Chief Fire Officer, Tulsi John, told this newspaper that the fire was as a result of children playing with matches. But this conclusion could not have been arrived at with certainty. Rather, it must have been through a process of elimination. Investigators would have found no trace of any accelerant, no sign that the mother left a stove on or a candle lit, no electrical appliances that could have malfunctioned and deduced that the children had to have been playing with matches. But who knows?

This newspaper reported that an old woman living nearby had alerted neighbours that there was smoke emanating from Pereira's flat. Obviously, no one went to investigate. Was it a case of everybody thinking somebody would do what anybody could have done, but in the end nobody did? Or was it a case of everyone turning a deaf ear and a blind eye? Whichever it was, Pereira's neighbours failed her miserably. They also failed her infant children.

In small rural communities like Pereira's, there really are no secrets. No doubt, the neighbours knew Pereira's situation. And while it is likely that their circumstances are similar, surely it would have cost them nothing to ensure that her children were safe while she was away.

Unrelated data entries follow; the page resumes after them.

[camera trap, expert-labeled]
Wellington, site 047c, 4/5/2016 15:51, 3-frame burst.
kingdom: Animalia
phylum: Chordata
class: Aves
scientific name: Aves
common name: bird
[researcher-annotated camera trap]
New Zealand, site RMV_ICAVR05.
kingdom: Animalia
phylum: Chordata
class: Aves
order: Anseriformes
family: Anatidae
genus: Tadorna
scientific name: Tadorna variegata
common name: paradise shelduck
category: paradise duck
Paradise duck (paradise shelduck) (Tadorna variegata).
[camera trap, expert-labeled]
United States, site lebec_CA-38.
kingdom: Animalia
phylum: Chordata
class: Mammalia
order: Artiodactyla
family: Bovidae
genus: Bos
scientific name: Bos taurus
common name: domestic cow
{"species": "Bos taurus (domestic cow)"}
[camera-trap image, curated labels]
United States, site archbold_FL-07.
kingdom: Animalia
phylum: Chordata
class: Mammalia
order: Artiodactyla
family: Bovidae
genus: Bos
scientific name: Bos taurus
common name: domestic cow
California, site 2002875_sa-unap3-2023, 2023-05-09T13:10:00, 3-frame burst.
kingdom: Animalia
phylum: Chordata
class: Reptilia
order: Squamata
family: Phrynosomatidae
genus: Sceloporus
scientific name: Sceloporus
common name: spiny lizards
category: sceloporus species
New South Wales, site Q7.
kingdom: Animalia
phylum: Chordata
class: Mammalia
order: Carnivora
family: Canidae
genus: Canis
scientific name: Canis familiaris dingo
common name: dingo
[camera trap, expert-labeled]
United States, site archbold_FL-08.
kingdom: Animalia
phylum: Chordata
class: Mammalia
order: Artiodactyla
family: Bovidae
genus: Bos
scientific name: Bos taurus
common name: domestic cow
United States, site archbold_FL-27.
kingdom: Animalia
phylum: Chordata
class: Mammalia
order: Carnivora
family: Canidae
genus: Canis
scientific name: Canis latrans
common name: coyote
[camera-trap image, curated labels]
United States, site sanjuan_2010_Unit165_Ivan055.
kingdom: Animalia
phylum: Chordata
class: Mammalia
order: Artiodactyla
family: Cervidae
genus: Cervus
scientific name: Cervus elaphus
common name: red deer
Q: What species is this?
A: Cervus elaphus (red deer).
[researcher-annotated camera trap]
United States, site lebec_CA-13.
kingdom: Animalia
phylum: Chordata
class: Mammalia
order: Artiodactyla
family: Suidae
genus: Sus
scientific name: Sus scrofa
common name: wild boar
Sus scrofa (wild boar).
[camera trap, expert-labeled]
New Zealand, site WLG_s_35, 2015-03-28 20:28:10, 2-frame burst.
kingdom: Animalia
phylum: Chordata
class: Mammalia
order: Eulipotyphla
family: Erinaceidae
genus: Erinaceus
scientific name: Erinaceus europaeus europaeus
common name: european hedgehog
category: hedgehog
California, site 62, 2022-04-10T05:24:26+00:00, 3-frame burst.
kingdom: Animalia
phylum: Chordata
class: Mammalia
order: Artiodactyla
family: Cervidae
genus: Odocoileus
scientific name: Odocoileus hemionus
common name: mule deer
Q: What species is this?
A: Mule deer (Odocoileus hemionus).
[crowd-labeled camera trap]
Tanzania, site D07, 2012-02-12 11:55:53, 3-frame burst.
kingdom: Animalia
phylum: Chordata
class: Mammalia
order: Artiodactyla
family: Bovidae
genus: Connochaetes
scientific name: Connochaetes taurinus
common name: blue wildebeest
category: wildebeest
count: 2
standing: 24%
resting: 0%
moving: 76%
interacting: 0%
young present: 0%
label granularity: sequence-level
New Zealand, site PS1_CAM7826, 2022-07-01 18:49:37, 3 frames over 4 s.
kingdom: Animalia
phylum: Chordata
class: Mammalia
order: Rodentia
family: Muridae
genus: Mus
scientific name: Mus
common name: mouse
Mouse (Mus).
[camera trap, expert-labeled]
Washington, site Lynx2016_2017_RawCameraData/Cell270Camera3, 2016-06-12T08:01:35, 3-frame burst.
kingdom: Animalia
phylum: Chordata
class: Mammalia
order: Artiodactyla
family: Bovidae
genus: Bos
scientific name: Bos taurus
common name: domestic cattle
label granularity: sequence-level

A letter writer in Stabroek News' letters column (7-10-00) asked the following questions: Why should a 17-year-old be the mother of three children? Where are their fathers? Where are her parents? Was she exposed to family planning? Has she been taught any skills? How many more like her are out there? How did she escape the attention of the welfare authorities? Pereira's neighbours have answered these questions and any others with one of their own "who cares?" The answer, Nobody!

In contrast to Pereira, many 17-year-olds are still basking in their success at the Caribbean Examination Council exams, or have moved on to higher education. But unfortunately, among the critically poor, Pereira is just a statistic; there are just as many 16- and 17-year olds, and some even younger, who have become invisible.

They can be found in impoverished rural and urban communities, or among Guyana's growing population of street dwellers. Nobody cares that they have stopped going to school. Nobody cares that they are using drugs or alcohol. Nobody cares that they are bringing children into the world to repeat the whole pitiful cycle.

It is too late for Pereira's children. But it is not too late to resuscitate neighbourliness in the Timehri Docks community and elsewhere. The women who have mobilized to successfully garner resources for Jennifer Khan after an earlier tragedy are a shining example of what it means to love one's neighbour.